North Mini Code is Cohere's first open-source model built specifically for developers, and the community response has been unusually fast. Within 48 hours of release, independent contributors had already shipped llama.cpp support, MLX support for Apple Silicon, community GGUF quants, and a CLI task manager built on top of the model , all before Cohere's own official tooling had fully landed.

A coding model that punches above its weight class

North Mini Code 1.0 is a 30 billion parameter Mixture-of-Experts model, launched under the Apache 2.0 license and freely available on Hugging Face. The key number is not 30B, though. The model routes each query to a small subset of specialized expert networks, with 30 billion parameters total but only 3 billion active at any given time, keeping inference costs dramatically lower than a dense 30B model would require.

North Mini Code is a sparse mixture-of-experts model with 128 experts, of which 8 activate per token. This is the same architectural trick that made Mixtral and Qwen3 so efficient , you get the capacity of a large model at the compute cost of a small one. The model supports a context length of 256K tokens and can generate outputs up to 64K tokens.

Built for agents, not just autocomplete

North Mini Code is the first model in Cohere's new family of models, and is specifically designed and trained for agentic software engineering tasks. The distinction matters. Most coding models are fine-tuned general-purpose models. This one was built from the ground up for multi-step agentic workflows where the model needs to call tools, read terminal output, and iterate.

It is built for agentic workflows, including understanding and orchestrating sub-agents, mapping systems architecture, and running code reviews.

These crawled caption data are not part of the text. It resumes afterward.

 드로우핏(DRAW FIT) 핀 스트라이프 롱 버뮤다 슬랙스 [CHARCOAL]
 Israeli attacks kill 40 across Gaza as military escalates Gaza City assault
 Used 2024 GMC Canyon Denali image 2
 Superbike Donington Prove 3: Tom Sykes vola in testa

It has integrated tool-use capabilities and supports interleaved thinking, which Cohere says improves performance across multi-step agentic work.

The training pipeline reflects this focus. Cohere trained the model through two stages of supervised fine-tuning followed by reinforcement learning with verifiable rewards across more than 70,000 verifiable tasks spanning approximately 5,000 repositories, deduplicated against SWE-Bench. The RL stage (RLVR) rewarded the model for actually solving tasks, not just generating plausible-looking code.